Suppose Predict-O-Matic A has access to historical data which suggests Predict-O-Matic B tends to be extremely accurate, or otherwise has reason to believe Predict-O-Matic B is extremely accurate.
Suppose the way Predict-O-Matic A makes predictions is by some process analogous to writing a story about how things will go, evaluating the plausibility of the story, and doing simulated annealing or some other sort of stochastic hill-climbing on its story until the plausibility of its story is maximized.
Suppose that it’s overwhelmingly plausible that at some time in the near future, Important Person is going to walk up to Predict-O-Matic B and ask Predict-O-Matic B for a forecast and make an important decision based on what Predict-O-Matic B says.
Because of point 3, stories which don’t involve a forecast from Predict-O-Matic B will tend to get rejected during the hill-climbing process. And...
Because of point 1, stories which involve an inaccurate forecast from Predict-O-Matic B will tend to get rejected during the hill-climbing process. We will tend to hill-climb our way into having Predict-O-Matic B’s prediction change so it matches what actually happens in the rest of the story.
Because the person in point 3 is important and Predict-O-Matic B’s forecast influences their decision, a change to the part of the story regarding Predict-O-Matic B’s prediction could easily mean the rest is no longer plausible and will benefit from revision.
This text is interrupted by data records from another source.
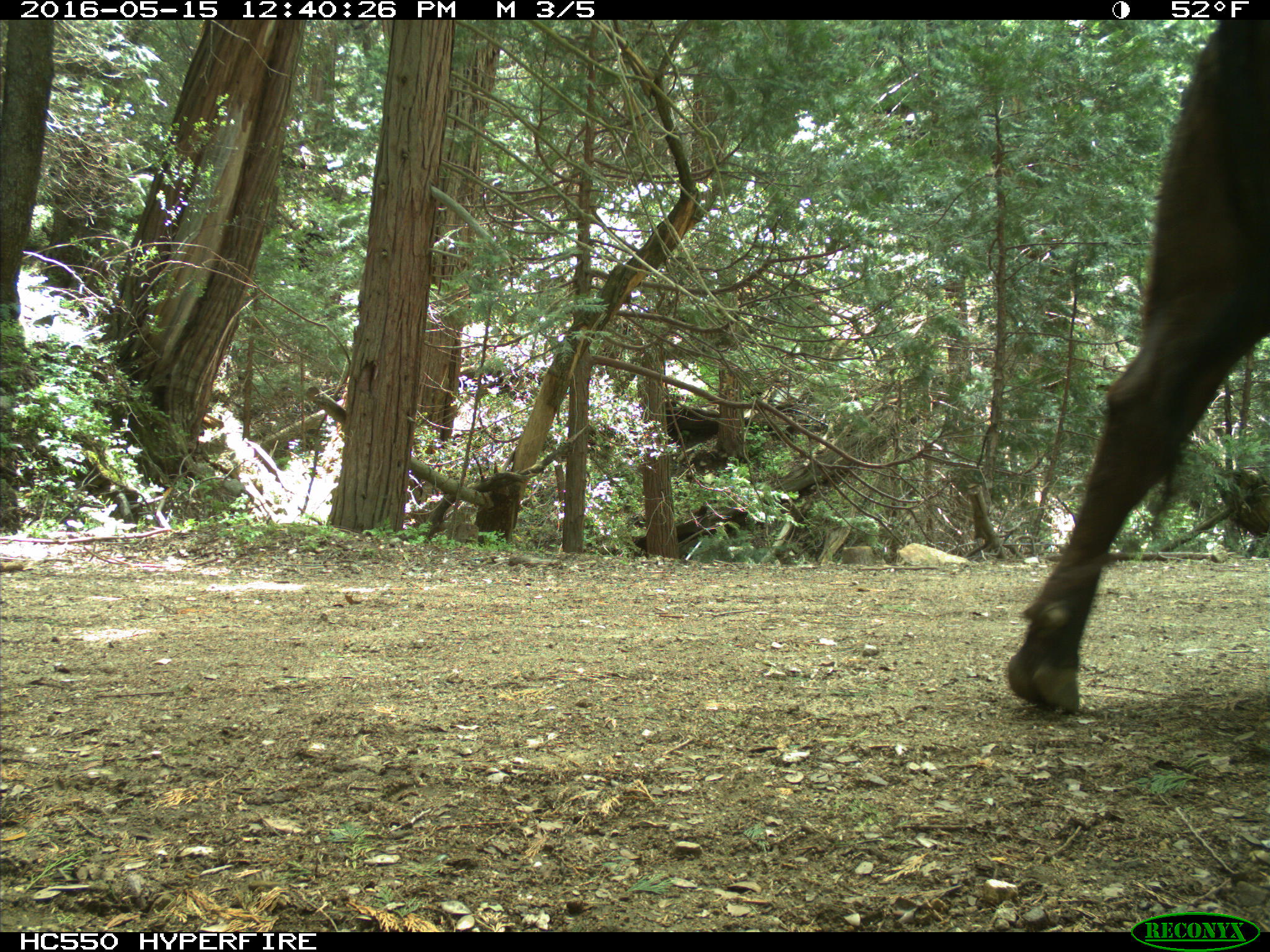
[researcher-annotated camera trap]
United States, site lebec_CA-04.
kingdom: Animalia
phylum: Chordata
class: Mammalia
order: Artiodactyla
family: Bovidae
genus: Bos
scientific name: Bos taurus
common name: domestic cow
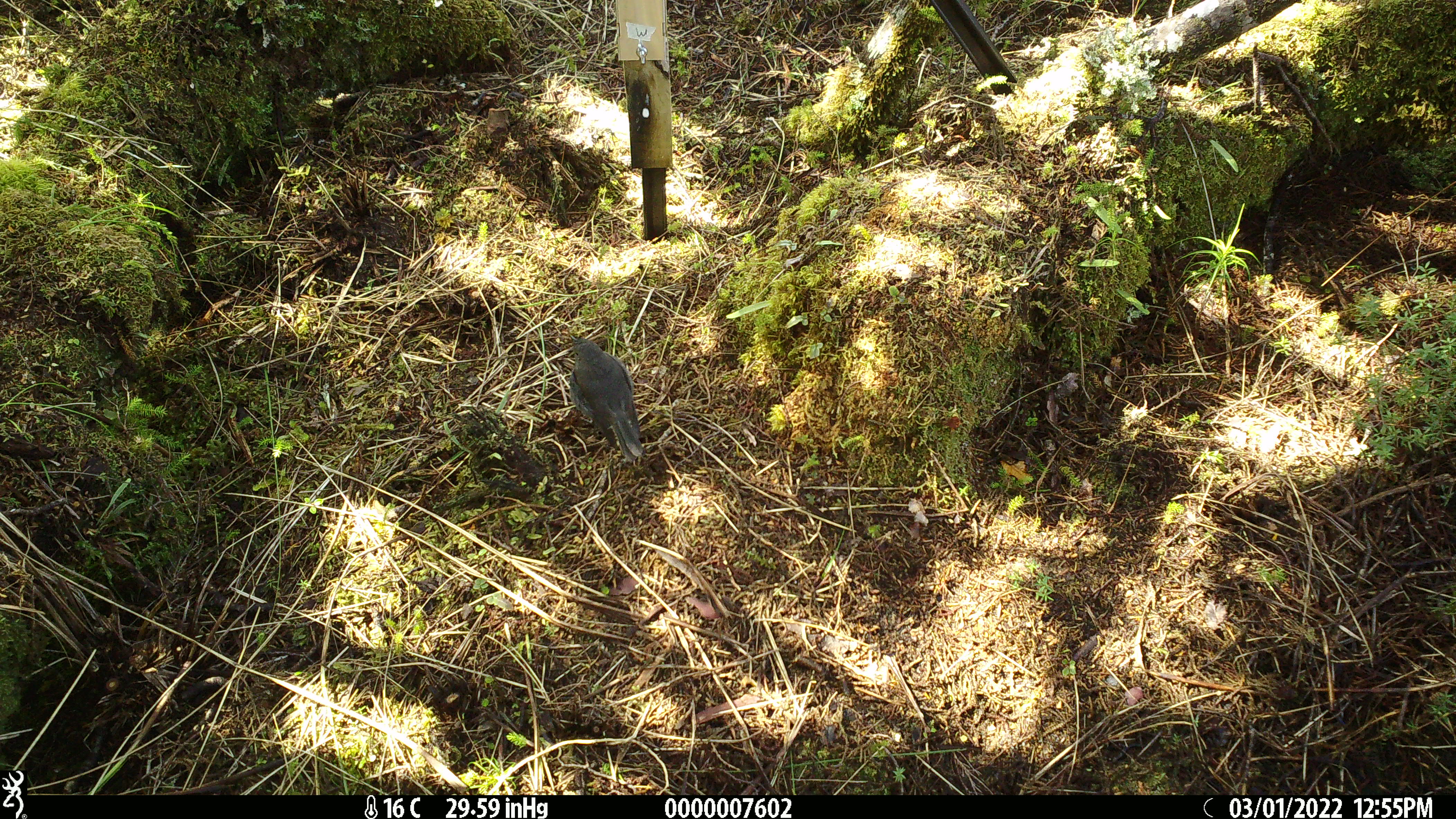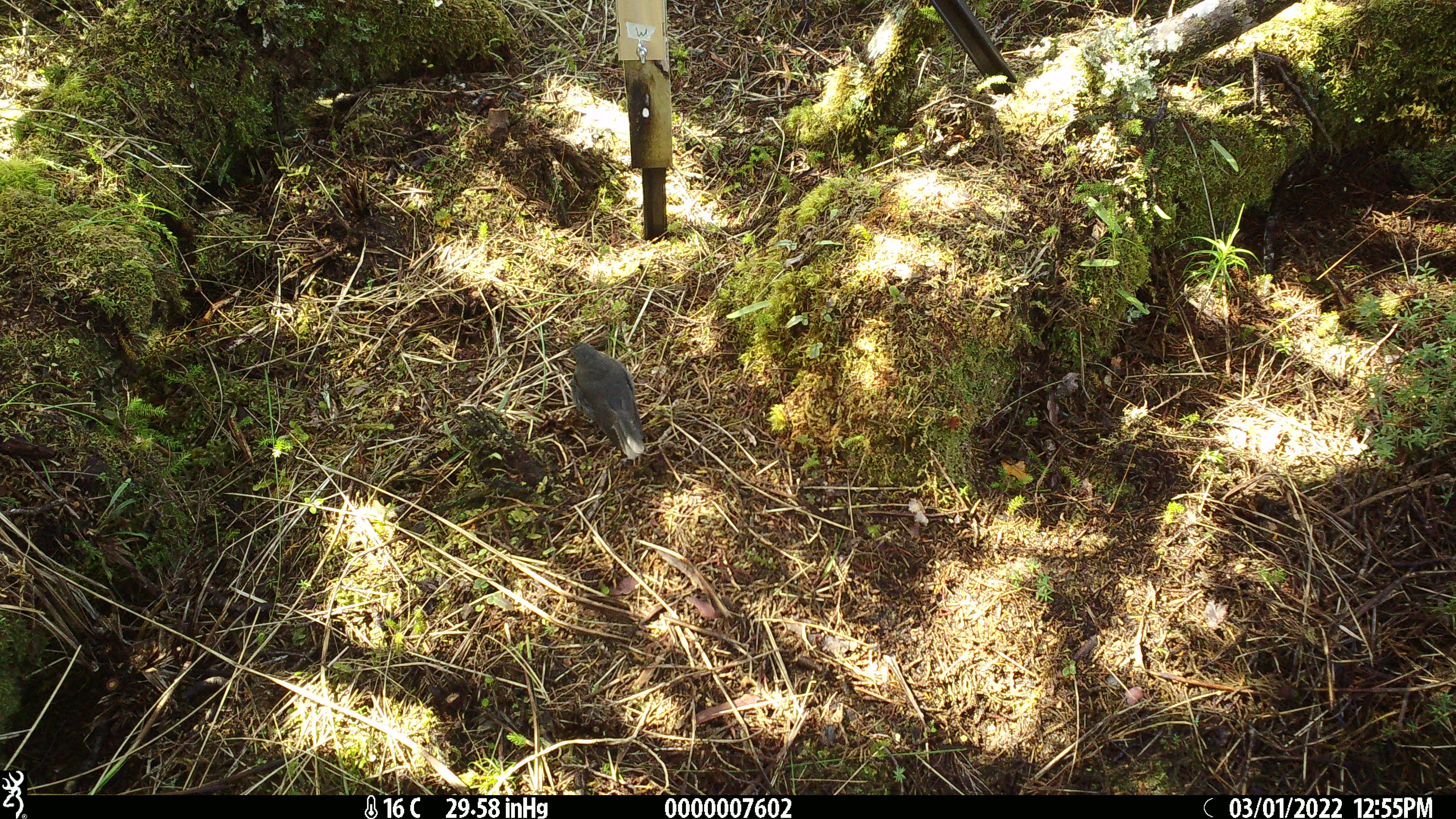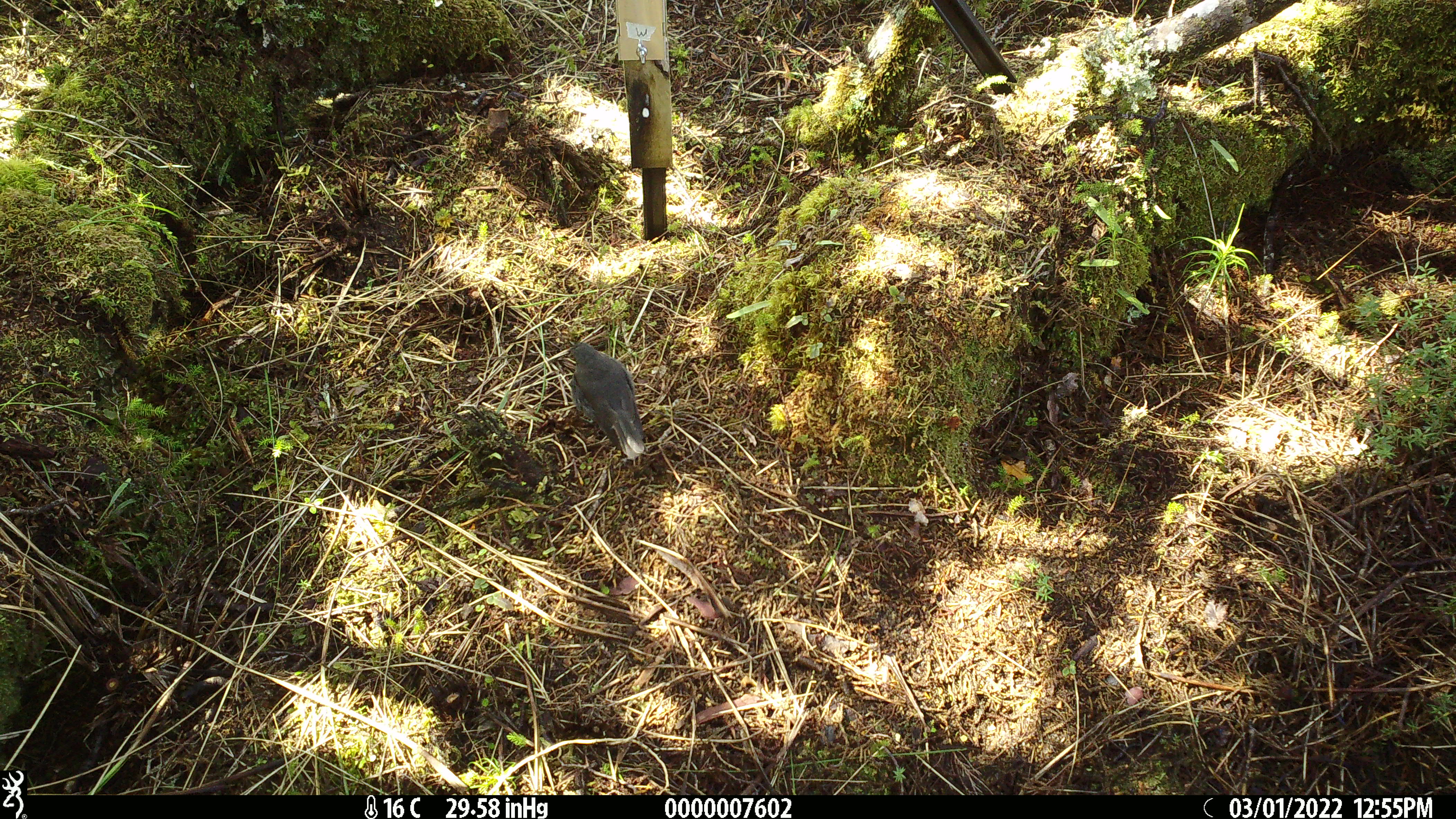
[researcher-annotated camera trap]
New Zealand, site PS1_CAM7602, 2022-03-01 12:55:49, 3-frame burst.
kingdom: Animalia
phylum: Chordata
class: Aves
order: Passeriformes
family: Petroicidae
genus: Petroica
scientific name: Petroica australis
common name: new zealand robin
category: robin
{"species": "robin (new zealand robin) (Petroica australis)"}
So now we’ve got a loop in the hill-climbing process where changes in Predict-O-Matic B’s forecast lead to changes in what happens after Predict-O-Matic B’s forecast, and changes in what happens after Predict-O-Matic B’s forecast lead to changes in Predict-O-Matic B’s forecast. It stops when we hit a fixed point.
Now that I’ve written this out, I’m realizing that I don’t think this would happen for sure. I’ve argued both that changing the forecast to match what happens will improve plausibility, and that changing what happens so it’s a plausible result of the forecast will improve plausibility. But if the only way to achieve one is by discarding the other, I guess both tweaks won’t cause improvements to plausibility in general. However, the point remains that a fixed point will be among the most plausible stories available, so any good optimization method will tend to converge on it. (Maybe just simulated annealing, but with a temperature parameter high enough that it finds easy to leap between these kind of semi-plausible stories until it gets a fixed point by chance. Or if we’re doing hill climbing based on local improvements in plausibility instead of considering plausibility when taken as a whole.)
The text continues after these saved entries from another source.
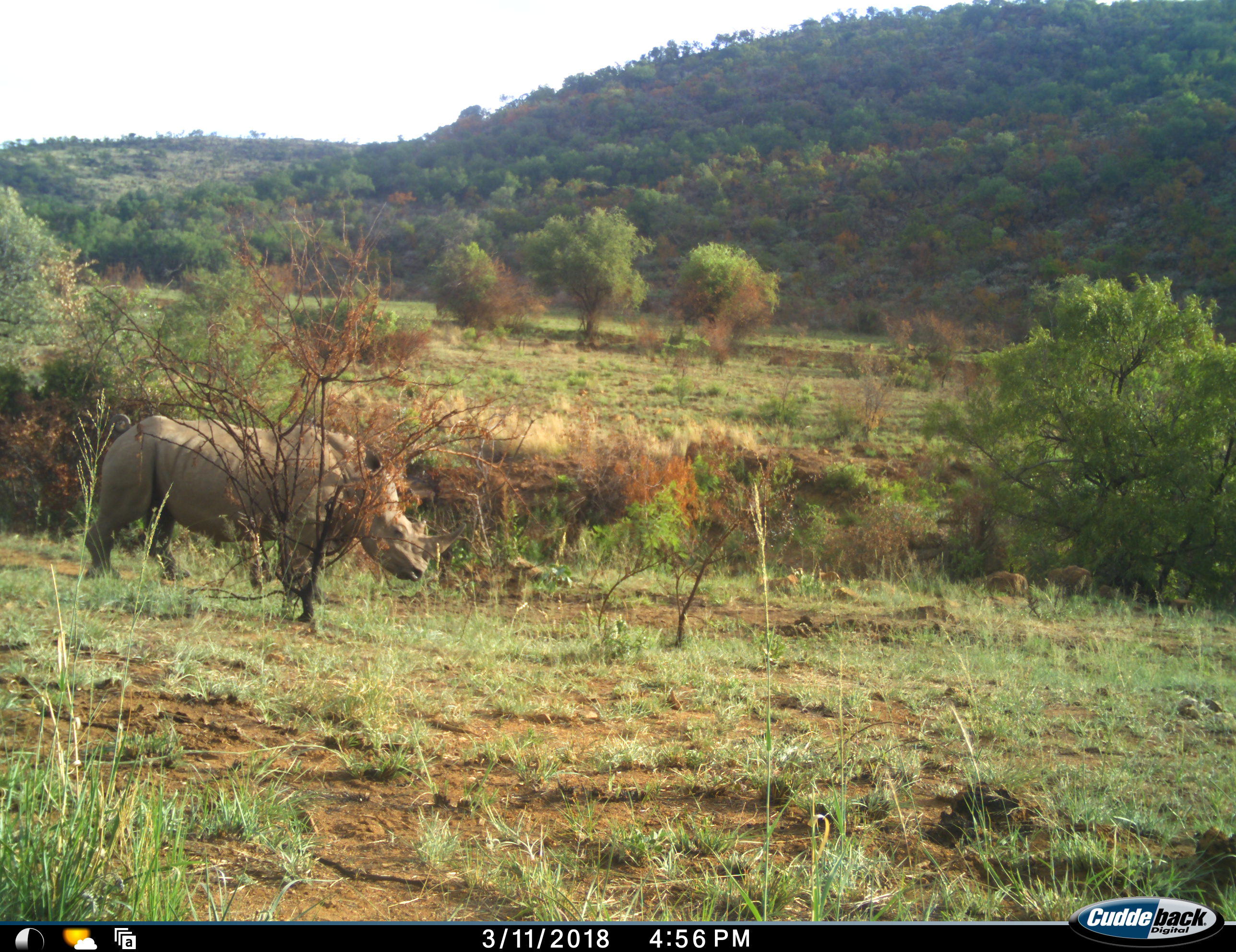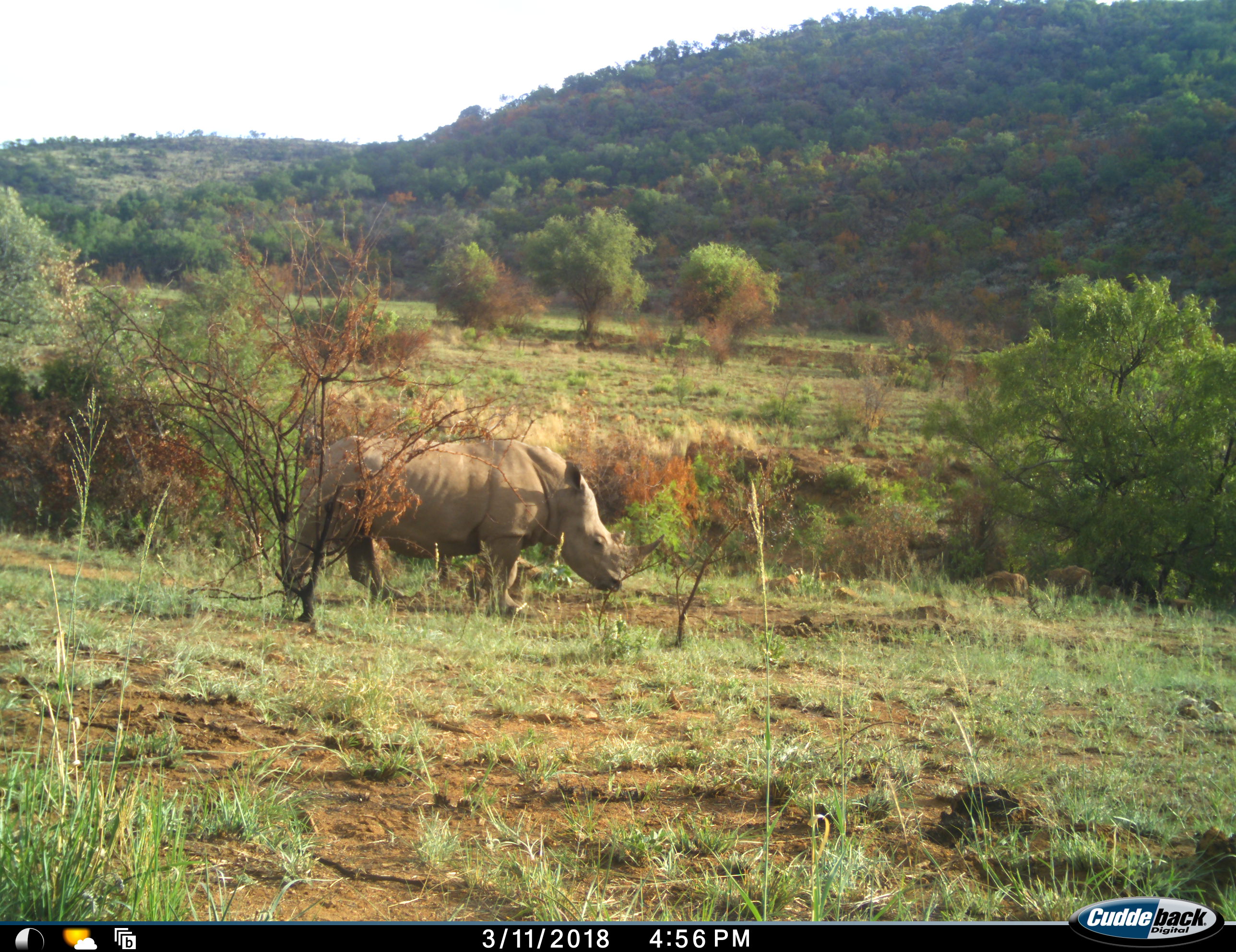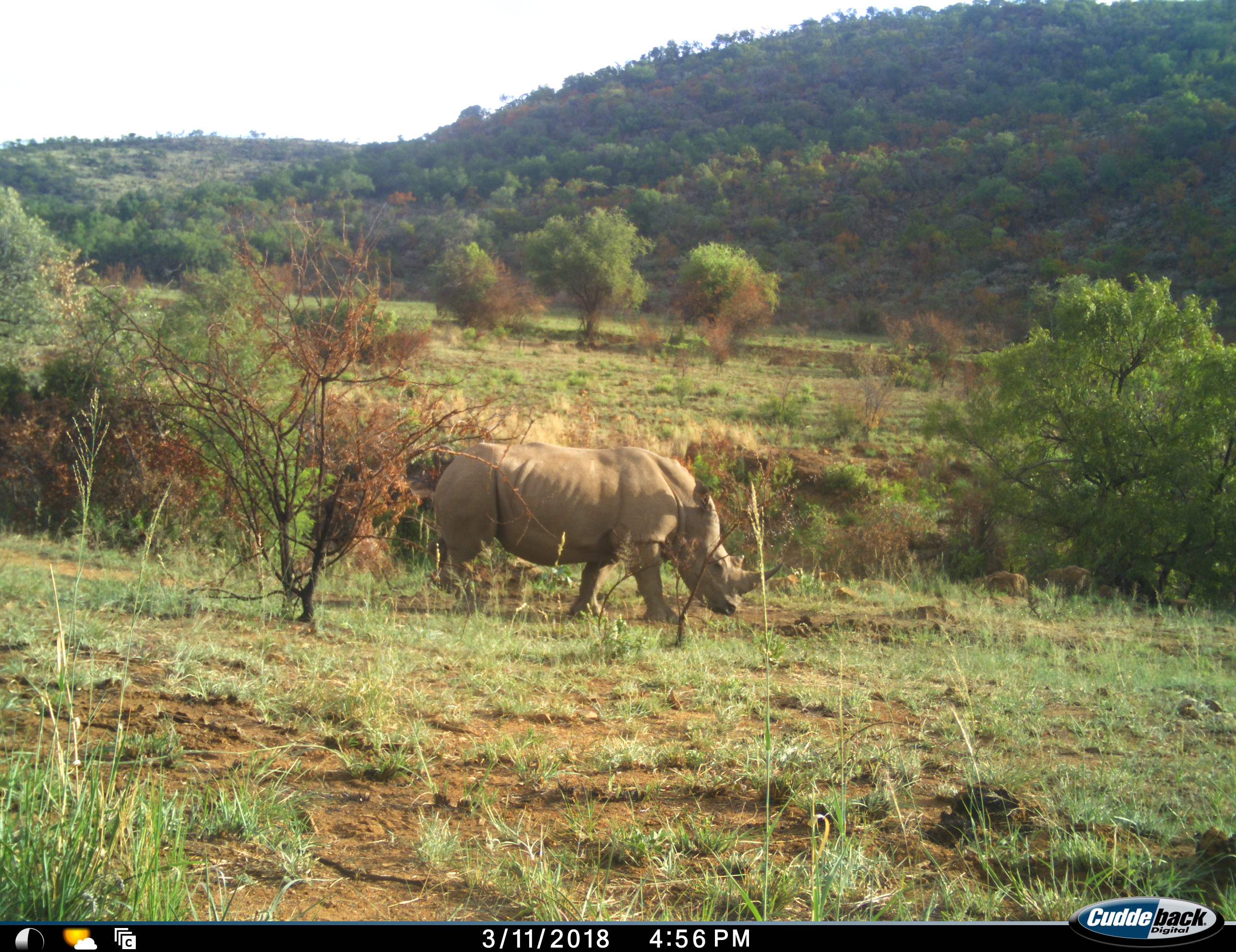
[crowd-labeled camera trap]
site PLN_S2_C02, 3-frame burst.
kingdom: Animalia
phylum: Chordata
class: Mammalia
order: Perissodactyla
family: Rhinocerotidae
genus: Ceratotherium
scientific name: Ceratotherium simum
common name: white rhinoceros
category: rhinoceroswhite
Rhinoceroswhite (white rhinoceros) (Ceratotherium simum), count 1. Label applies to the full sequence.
I think the scenario is similar to your P(X) and P(Y) discussion in this post.
It just now occurred to me that you could get a similar effect given certain implementations of beam search. Suppose we’re doing beam search with a beam width of 1 million. For the sake of simplicity, suppose that when Important Person walks up to Predict-O-Matic B and asks their question in A’s sim, each of 1M beam states gets allocated to a different response that Predict-O-Matic B could give. Some of those states lead to “incoherent”, low-probability stories where Predict-O-Matic B’s forecast turns out to be false, and they get pruned. The only states left over are states where Predict-O-Matic B’s prophecy ends up being correct—cases where Predict-O-Matic B made a self-fulfilling prophecy.
Ah, OK, I buy that, thanks. What about the idea of building a system that doesn’t model itself or its past predictions, and asking it questions that don’t entail modeling any other superpredictors? (Like “what’s the likeliest way for a person to find the cure for Alzheimers, if we hypothetically lived in a world with no superpredictors or AGIs?”)
Thanks!
Here’s another attempt at explaining.
Suppose Predict-O-Matic A has access to historical data which suggests Predict-O-Matic B tends to be extremely accurate, or otherwise has reason to believe Predict-O-Matic B is extremely accurate.
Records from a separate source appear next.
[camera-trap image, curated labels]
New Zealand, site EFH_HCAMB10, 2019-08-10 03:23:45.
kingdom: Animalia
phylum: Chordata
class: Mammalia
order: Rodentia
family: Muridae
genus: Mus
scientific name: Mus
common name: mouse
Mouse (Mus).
Suppose the way Predict-O-Matic A makes predictions is by some process analogous to writing a story about how things will go, evaluating the plausibility of the story, and doing simulated annealing or some other sort of stochastic hill-climbing on its story until the plausibility of its story is maximized.
Suppose that it’s overwhelmingly plausible that at some time in the near future, Important Person is going to walk up to Predict-O-Matic B and ask Predict-O-Matic B for a forecast and make an important decision based on what Predict-O-Matic B says.
Because of point 3, stories which don’t involve a forecast from Predict-O-Matic B will tend to get rejected during the hill-climbing process. And...
Because of point 1, stories which involve an inaccurate forecast from Predict-O-Matic B will tend to get rejected during the hill-climbing process. We will tend to hill-climb our way into having Predict-O-Matic B’s prediction change so it matches what actually happens in the rest of the story.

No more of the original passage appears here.